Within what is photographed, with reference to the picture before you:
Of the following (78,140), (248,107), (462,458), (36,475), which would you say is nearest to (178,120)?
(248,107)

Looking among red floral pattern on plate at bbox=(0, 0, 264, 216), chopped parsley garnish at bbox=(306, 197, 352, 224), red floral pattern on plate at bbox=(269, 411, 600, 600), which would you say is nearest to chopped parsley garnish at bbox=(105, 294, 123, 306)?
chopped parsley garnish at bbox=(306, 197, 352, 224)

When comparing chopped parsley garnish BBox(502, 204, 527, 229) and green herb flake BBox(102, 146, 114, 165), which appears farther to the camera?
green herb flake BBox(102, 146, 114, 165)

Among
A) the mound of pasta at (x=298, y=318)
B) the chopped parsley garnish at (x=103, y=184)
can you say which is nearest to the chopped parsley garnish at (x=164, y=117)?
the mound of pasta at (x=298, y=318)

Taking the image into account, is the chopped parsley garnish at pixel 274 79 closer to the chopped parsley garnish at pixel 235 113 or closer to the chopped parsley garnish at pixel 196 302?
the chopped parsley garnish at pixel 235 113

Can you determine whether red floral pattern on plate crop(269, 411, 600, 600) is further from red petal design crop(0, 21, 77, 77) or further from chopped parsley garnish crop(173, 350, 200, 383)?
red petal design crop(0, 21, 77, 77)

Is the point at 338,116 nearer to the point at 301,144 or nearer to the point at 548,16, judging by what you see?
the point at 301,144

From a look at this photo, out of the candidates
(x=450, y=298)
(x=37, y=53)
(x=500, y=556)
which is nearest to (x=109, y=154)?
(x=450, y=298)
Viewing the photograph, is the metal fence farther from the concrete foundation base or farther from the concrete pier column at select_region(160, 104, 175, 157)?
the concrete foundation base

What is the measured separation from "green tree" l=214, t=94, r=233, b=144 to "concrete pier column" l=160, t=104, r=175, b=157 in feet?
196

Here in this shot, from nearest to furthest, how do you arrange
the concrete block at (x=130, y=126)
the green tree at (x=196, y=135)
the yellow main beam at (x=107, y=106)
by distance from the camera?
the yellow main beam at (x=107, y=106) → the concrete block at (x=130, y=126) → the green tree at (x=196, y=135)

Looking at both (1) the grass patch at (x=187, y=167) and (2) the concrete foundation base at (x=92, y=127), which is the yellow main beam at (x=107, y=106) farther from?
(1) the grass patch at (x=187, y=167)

◆ ◆ ◆ ◆ ◆

Written problem - Copy every record above exactly as it appears.

Complete response -
Within what is photographed, with reference to the picture before you:
Of the following (78,140), (248,107), (462,458), (36,475), which would you say is nearest to (178,120)?
(248,107)

Looking among red floral pattern on plate at bbox=(0, 0, 264, 216), chopped parsley garnish at bbox=(306, 197, 352, 224), red floral pattern on plate at bbox=(269, 411, 600, 600), which would you say is nearest to chopped parsley garnish at bbox=(105, 294, 123, 306)?
chopped parsley garnish at bbox=(306, 197, 352, 224)

When comparing chopped parsley garnish BBox(502, 204, 527, 229) and green herb flake BBox(102, 146, 114, 165), which appears farther to the camera?
green herb flake BBox(102, 146, 114, 165)

Among
A) the mound of pasta at (x=298, y=318)
B) the chopped parsley garnish at (x=103, y=184)
can you say which is nearest to the chopped parsley garnish at (x=164, y=117)?
the mound of pasta at (x=298, y=318)

Taking the image into account, is the chopped parsley garnish at pixel 274 79 closer to the chopped parsley garnish at pixel 235 113 or closer to the chopped parsley garnish at pixel 196 302?
the chopped parsley garnish at pixel 235 113

Can you determine whether red floral pattern on plate crop(269, 411, 600, 600) is further from red petal design crop(0, 21, 77, 77) or further from chopped parsley garnish crop(173, 350, 200, 383)?
red petal design crop(0, 21, 77, 77)

Is the point at 338,116 nearer to the point at 301,144 or nearer to the point at 548,16, judging by what you see?
the point at 301,144

From a look at this photo, out of the candidates
(x=450, y=298)
(x=37, y=53)
(x=500, y=556)
which is nearest to (x=109, y=154)?
(x=450, y=298)
Viewing the photograph, is the metal fence farther from the concrete foundation base or farther from the concrete pier column at select_region(160, 104, 175, 157)?
the concrete foundation base

What is the measured separation from "green tree" l=214, t=94, r=233, b=144 to "concrete pier column" l=160, t=104, r=175, b=157 in feet?
196

Here in this shot, from nearest to furthest, how do you arrange
the concrete block at (x=130, y=126)
the green tree at (x=196, y=135)
the yellow main beam at (x=107, y=106)
by distance from the camera?
the yellow main beam at (x=107, y=106) → the concrete block at (x=130, y=126) → the green tree at (x=196, y=135)

Looking at both (1) the grass patch at (x=187, y=167) and (2) the concrete foundation base at (x=92, y=127), which is the yellow main beam at (x=107, y=106) farther from?
(1) the grass patch at (x=187, y=167)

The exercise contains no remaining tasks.